**Extrait**:
>>>

Comédie dramatique écrite et mise en scène par Mélody Mourey, avec Patrick Blandin, Pierre-Yves Bon, Ariane Brousse, Guillaume Ducreux, Marine Llado et Karina Marimon.
Après "Les Crapauds fous", sur le thème de l'héroïsme ordinaire en temps de guerre, et "La Course des Géants" dédiée à la conquête spatiale déclinée avec les tropismes du "good feeling" étasunien, qui ont connu un beau succès tant public que critique, Mélody Mourey présente l'opus "Big Mother" dont le titre, par sa résonance avec un homologue masculin, le Big Brother orwellien, annonce la thématique.
Celle de la société de surveillance et de la démocratie totalitaire dénoncées de manière alors considérée comme dystopique par l'écrivain George Orwell dans son roman "1984" paru en 1949 des années.
Et aujourd'hui devenue la réalité contemporaine de la post-démocratie à la faveur de la propagande devenue une effective manipulation des masses grâce aux technologies numériques, avec les pratiques du Big Data, et à la toute puissance des cabinets d'expertise, de communication et de stratégie qui officient dans tous les domaines du merchandising à la politique.

<<<

**Entrées fournies**:
>>>

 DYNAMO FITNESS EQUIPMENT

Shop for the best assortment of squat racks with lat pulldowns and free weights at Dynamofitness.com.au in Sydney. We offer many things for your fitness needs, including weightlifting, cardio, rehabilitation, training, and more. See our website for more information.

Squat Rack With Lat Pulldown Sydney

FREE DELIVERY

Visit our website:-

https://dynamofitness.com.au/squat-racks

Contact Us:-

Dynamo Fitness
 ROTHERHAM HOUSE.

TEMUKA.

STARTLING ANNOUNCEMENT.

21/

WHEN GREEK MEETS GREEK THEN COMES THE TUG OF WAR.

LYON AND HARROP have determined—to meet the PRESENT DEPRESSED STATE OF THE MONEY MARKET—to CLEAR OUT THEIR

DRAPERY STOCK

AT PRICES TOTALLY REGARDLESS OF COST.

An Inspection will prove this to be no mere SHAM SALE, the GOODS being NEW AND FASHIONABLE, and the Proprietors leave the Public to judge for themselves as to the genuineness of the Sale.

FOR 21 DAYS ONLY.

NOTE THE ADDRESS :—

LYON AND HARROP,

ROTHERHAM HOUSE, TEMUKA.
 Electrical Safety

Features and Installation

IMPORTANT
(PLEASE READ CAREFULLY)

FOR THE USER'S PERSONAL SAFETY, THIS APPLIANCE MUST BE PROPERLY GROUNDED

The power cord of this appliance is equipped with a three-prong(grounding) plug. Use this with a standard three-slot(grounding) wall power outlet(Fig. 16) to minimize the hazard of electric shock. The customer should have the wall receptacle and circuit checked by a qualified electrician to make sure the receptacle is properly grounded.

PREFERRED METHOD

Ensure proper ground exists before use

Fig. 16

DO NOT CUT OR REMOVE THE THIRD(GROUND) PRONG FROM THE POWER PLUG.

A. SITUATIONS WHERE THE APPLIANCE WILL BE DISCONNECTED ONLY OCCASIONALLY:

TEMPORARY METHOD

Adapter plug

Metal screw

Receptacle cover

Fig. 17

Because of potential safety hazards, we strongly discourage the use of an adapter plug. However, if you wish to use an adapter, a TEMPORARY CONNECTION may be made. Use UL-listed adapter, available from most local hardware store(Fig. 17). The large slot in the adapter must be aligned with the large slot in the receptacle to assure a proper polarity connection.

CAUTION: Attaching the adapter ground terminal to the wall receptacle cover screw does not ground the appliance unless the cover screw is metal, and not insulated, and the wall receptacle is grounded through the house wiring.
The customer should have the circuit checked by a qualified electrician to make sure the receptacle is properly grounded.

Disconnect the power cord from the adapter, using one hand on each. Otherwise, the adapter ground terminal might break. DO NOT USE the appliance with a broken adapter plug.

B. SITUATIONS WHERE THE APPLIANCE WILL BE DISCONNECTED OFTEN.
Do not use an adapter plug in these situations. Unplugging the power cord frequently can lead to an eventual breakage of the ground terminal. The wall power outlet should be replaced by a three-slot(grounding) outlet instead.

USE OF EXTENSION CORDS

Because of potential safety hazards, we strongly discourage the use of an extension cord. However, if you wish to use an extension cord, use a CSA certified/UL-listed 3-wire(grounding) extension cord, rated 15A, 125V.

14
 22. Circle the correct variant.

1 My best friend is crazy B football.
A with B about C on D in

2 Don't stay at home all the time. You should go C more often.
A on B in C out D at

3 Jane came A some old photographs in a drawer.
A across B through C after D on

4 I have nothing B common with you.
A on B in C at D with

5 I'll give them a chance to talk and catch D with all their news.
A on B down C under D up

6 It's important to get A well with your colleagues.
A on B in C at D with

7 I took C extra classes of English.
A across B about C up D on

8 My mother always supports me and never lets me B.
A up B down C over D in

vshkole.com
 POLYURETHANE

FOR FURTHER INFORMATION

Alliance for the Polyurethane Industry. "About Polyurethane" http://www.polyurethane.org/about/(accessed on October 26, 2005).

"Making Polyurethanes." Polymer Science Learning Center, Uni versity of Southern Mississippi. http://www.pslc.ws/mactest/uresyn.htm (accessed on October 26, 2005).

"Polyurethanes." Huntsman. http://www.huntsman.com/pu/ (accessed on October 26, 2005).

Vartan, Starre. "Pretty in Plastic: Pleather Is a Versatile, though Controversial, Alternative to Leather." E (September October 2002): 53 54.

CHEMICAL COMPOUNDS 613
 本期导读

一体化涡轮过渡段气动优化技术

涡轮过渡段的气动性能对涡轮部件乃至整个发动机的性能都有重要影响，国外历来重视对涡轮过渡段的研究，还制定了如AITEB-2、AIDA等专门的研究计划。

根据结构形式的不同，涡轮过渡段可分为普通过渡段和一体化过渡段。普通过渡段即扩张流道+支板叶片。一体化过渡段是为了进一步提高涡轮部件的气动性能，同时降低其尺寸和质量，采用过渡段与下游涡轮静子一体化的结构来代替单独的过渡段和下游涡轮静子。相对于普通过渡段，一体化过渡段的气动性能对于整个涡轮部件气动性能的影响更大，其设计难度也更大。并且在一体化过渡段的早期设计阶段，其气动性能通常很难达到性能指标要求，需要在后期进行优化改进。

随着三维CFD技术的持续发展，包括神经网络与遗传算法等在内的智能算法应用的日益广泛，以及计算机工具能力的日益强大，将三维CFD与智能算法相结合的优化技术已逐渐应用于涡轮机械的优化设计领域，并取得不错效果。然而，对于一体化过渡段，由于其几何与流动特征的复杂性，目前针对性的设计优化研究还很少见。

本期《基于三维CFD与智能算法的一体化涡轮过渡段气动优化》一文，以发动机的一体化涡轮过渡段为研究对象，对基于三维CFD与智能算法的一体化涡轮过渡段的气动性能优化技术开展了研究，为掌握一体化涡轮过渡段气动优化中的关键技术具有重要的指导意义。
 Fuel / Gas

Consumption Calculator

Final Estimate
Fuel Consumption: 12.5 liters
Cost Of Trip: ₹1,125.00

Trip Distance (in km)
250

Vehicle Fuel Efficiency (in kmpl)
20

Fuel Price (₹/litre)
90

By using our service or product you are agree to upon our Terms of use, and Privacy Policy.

<<<

**Consigne de travail 1**:
Traduisez en anglais la phrase suivante de l'extrait sur la pièce « Big Mother » : « Comédie dramatique écrite et mise en scène par Mélody Mourey, avec Patrick Blandin, Pierre-Yves Bon, Ariane Brousse, Guillaume Ducreux, Marine Llado et Karina Marimon. »
**Consigne de travail 2**:
Poursuivez l'extrait sur la pièce « Big Mother » à partir de sa dernière phrase.

**Zone de réponse 1**:
Comedy-drama written and directed by Mélody Mourey, with Patrick Blandin, Pierre-Yves Bon, Ariane Brousse, Guillaume Ducreux, Marine Llado and Karina Marimon.

**Zone de réponse 2**:
Mélody Mourey procède avec une pratique émérite du syncrétisme par la combinaison de différents genres théâtraux, le brassage de nombreuses thématiques, dont, et entre autres, le rôle de la presse 4ème pouvoir, les turpitudes de la politique politicienne, la réflexion camusienne sur la fin et les moyens, la pratique du story-telling et l'abrutissement volontaire des masses sollicitant la quiétude du prêt-à-penser, et l'imbrication d'une pluralité d'intrigues mêlant faits sociétaux et histoires individuelles.
Elle a ainsi conçu une partition, qu'elle qualifie de thriller politico-journalistique, articulée autour d'une procédure de destitution diligentée, de surcroît en période de campagne électorale, à l'encontre du président des Etats Unis en place suite aux révélations concernant sa vie sexuelle et de l'enquête menée par d'opiniâtres journalistes d'investigation sur la véracité de ce pourrait être une "deepfake".
Cette fresque-épopée se déploie en scènes brèves aux dialogues percutants, incluant punchlines et traits d'humour, s'enchaînant à la manière du "short-cut" dont Mélody Mourey assure une efficace et adéquate mise en scène cinétique en mode zapping propice à mobiliser l'attention du spectateur.
Elle est soutenue par la scénographie d'Olivier Prost qui déjoue la difficulté liée à la pluralité des lieux dans lesquels interviennent les nombreux protagonistes par la projection, en fond de scène d'un plateau "black box", de photographies en mode pêle-mêle, l'insertion de quelques vidéos réalisées par Edouard Granero et les lumières spots d'Arthur Gauvin tout comme la bande-son de Simon Meuret instille haletant tempo rythmique.
Au jeu, une distribution de six comédiens - tous excellents - campent une vingtaine de personnages. En multirôles souvent dans une immédiateté frégolienne, Karina Marimon, Marine Llado et Guillaume Ducreux réussissent une belle performance.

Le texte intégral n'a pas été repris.